Excerpted passage START
Early tree defoliation
I have been receiving a large amount of phone calls in regard to cottonwood trees that have leaves turning brown and falling to the ground. This has been happening now for about 2-3 weeks. In many areas of the county, there are large cottonwoods that are completely defoliated. Luckily, most of these trees will not be negatively affected by the early loss of leaves. The wet spring we experienced this year created conditions for multiple leaf diseases to set in on cottonwood trees. Once these leaf diseases are established, there is no recommended control. Native cottonwoods are more tolerant of these diseases then the hybrid, seedless cottonwoods. Although there are large cottonwoods growing in Aberdeen, this is a tree recommended for planting in rural areas only. I always recommend planting native cottonwood over hybrids as they will live longer, have less disease problems and thrive in various conditions. Other poplar species are affected as well, such as aspen and balsam poplar. If you have poplars that have completely defoliated, refrain from cutting them down as they will put new leaves out next season.
Excerpted passage END
Given data START
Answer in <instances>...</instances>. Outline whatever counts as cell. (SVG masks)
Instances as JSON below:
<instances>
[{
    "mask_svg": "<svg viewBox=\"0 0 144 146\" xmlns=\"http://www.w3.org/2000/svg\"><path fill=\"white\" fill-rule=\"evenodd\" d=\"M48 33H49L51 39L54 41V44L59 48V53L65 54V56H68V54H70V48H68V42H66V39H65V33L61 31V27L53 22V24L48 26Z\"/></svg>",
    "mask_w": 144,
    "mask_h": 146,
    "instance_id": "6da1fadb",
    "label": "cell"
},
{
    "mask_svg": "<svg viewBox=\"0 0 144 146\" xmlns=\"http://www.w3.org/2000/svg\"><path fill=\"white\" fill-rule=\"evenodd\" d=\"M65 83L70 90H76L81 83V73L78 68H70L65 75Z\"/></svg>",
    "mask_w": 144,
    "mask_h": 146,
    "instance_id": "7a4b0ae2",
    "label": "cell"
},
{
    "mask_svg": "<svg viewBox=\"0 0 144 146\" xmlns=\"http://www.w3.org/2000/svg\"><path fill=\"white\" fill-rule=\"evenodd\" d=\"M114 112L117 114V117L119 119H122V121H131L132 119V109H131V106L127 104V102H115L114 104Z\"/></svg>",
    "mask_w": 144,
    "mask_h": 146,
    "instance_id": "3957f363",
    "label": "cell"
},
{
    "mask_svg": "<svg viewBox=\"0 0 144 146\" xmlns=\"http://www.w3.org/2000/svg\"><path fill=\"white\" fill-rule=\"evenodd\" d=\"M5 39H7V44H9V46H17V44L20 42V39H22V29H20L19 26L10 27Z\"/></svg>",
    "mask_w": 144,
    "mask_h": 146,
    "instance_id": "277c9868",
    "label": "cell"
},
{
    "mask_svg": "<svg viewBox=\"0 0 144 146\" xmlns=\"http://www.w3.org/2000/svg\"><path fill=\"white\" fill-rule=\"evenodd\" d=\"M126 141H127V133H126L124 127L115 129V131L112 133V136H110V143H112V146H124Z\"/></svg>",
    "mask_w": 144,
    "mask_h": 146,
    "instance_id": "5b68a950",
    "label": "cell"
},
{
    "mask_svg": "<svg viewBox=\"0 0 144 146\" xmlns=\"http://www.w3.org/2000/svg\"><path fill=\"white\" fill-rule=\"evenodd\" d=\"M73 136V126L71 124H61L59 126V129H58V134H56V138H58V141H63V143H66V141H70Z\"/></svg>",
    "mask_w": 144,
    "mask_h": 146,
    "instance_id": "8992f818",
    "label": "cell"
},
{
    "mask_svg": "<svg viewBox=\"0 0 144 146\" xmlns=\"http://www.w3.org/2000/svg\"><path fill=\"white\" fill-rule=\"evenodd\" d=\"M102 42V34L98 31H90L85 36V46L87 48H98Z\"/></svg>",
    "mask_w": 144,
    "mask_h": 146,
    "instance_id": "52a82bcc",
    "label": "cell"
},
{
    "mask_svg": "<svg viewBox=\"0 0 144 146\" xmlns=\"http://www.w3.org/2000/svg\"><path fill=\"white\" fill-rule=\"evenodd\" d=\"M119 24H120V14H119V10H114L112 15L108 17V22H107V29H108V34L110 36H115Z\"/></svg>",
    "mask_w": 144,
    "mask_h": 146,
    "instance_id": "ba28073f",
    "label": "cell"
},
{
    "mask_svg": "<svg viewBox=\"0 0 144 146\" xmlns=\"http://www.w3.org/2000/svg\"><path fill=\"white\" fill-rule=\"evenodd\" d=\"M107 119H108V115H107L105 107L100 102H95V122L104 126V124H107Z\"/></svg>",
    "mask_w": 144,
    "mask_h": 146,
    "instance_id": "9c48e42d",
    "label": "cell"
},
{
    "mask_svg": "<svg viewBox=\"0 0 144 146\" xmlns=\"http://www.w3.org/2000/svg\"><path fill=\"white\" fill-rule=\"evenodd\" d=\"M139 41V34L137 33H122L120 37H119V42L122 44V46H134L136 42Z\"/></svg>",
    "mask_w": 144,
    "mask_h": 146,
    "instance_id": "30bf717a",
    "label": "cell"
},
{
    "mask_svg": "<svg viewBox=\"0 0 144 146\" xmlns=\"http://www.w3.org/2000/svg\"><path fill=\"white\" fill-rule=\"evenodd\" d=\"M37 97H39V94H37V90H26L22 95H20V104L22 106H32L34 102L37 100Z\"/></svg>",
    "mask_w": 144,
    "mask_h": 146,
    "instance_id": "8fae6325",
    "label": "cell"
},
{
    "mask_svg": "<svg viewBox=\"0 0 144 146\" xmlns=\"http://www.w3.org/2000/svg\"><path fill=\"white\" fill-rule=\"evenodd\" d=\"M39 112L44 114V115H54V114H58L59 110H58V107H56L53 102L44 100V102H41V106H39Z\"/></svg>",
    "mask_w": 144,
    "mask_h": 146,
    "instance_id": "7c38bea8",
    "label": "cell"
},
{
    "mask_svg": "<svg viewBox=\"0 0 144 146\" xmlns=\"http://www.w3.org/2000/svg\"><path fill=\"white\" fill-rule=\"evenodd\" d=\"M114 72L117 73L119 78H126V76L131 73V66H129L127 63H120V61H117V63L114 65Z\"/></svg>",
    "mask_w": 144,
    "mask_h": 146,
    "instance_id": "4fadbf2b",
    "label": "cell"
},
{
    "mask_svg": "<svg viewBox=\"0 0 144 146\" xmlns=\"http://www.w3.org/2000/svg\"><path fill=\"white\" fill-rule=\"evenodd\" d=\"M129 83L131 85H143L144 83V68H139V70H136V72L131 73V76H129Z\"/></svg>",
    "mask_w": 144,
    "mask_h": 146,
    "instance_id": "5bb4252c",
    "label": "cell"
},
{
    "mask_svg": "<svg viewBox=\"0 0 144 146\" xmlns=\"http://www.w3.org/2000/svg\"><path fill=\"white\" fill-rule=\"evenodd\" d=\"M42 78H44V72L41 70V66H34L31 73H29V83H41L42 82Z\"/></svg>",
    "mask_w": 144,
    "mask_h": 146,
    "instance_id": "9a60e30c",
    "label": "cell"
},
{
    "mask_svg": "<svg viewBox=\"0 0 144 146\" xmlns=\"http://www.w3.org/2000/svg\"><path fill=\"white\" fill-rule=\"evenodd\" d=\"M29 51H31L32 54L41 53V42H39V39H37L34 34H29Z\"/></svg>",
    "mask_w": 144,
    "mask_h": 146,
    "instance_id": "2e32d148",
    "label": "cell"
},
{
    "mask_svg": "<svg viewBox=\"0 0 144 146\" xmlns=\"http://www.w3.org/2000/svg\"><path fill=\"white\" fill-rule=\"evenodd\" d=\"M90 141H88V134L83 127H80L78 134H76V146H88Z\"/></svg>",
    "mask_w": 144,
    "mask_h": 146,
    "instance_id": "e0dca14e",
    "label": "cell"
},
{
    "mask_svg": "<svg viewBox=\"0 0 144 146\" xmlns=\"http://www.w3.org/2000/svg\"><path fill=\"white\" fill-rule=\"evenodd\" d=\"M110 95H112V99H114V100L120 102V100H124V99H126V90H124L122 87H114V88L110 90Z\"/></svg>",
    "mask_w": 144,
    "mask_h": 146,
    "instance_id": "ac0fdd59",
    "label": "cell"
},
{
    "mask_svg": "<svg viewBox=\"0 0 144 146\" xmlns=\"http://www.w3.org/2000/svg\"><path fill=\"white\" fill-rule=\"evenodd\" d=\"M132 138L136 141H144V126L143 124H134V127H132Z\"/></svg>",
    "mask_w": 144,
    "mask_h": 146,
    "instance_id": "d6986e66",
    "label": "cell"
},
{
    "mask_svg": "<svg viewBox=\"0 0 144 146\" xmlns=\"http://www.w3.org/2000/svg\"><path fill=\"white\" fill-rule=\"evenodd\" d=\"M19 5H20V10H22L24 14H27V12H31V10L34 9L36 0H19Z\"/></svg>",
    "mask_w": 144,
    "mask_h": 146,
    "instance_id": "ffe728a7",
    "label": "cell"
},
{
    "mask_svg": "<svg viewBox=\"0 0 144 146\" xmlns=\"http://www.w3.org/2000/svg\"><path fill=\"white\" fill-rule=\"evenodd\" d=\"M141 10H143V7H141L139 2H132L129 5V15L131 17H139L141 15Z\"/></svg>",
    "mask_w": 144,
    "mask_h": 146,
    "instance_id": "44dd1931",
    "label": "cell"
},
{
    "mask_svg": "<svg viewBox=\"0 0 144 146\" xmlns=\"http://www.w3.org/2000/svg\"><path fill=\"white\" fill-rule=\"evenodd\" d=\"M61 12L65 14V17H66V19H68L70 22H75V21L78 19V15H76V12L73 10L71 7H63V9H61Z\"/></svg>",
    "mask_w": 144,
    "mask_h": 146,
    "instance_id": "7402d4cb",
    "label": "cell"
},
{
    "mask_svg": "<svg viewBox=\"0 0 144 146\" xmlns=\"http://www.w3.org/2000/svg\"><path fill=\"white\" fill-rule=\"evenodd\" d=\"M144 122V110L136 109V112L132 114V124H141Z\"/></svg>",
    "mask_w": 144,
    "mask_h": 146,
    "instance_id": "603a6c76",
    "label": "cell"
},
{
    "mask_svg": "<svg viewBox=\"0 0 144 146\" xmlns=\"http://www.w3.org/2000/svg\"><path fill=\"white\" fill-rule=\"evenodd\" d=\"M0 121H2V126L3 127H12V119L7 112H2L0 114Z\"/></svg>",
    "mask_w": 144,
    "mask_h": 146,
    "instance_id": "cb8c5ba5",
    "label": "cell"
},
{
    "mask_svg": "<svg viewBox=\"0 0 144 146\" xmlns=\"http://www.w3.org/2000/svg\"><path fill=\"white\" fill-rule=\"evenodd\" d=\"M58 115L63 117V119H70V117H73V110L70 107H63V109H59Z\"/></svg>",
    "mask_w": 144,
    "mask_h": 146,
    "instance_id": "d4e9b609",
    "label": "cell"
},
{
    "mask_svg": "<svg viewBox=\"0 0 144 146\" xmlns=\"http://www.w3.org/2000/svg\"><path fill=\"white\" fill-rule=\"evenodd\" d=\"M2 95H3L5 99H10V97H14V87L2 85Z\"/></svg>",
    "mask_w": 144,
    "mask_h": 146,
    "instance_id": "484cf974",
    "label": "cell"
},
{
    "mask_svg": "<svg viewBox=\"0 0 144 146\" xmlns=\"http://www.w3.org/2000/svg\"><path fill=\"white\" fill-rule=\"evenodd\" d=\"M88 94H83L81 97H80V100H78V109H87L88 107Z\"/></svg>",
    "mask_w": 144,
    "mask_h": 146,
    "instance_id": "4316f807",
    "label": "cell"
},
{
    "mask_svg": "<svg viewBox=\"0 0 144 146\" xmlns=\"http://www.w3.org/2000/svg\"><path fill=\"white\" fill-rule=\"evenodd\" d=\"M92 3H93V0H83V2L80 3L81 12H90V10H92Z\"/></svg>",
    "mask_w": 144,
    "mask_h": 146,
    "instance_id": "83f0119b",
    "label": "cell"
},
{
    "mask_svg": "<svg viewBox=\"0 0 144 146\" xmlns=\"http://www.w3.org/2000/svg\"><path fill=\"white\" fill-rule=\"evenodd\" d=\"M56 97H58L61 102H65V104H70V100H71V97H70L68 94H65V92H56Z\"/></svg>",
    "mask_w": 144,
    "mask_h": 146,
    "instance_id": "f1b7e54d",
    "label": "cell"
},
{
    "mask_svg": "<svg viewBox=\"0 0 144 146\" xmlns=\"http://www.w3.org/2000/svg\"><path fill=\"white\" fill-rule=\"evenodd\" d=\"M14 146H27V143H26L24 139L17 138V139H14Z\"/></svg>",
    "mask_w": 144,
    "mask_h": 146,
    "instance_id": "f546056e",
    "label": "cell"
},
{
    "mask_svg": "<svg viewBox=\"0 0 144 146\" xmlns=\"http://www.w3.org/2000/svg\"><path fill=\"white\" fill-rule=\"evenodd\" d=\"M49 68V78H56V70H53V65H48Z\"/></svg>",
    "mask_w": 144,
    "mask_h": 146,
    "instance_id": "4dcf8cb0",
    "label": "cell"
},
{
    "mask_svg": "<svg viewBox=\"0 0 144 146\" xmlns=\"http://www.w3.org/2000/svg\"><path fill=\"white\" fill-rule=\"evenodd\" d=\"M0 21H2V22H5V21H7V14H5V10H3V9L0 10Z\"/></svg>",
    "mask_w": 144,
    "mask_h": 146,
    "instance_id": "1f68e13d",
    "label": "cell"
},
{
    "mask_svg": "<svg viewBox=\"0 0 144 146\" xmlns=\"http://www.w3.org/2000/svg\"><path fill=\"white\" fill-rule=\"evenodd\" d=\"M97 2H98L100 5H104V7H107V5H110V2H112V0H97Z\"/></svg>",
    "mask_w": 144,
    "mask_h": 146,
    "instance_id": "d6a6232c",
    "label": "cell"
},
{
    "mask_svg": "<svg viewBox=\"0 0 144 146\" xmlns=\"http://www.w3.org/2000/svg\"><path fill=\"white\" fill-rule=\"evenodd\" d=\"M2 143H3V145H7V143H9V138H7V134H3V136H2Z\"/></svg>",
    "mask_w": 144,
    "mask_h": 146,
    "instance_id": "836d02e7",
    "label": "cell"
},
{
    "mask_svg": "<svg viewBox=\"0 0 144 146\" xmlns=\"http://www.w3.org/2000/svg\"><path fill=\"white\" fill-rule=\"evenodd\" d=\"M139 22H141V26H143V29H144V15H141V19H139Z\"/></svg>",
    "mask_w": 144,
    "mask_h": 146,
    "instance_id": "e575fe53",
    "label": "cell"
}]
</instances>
Given data END
**Tasks and exercises:**
A – Translate this sentence from the cottonwood defoliation passage into Spanish: "Once these leaf diseases are established, there is no recommended control."
B – Carry on the cottonwood defoliation passage from its final sentence.

**Answers by task:**
A – Una vez que estas enfermedades de las hojas se establecen, no hay ningún control recomendado.

B –
Remember to water your trees until the ground freezes. With the lack of fall rain, our trees need supplemental water to ensure successful winter dormancy. Trees that go into winter with a lack of soil moisture are prone to winter injury, desiccation and death. Avoid fertilizing until after a hard freeze and if you are fertilizing your lawn, your trees do not require additional fertilizer. It’s always better to have your soil tested for nutrient deficiencies before fertilizing. Soil testing labs can be found at http://bit.ly/1N28p0D.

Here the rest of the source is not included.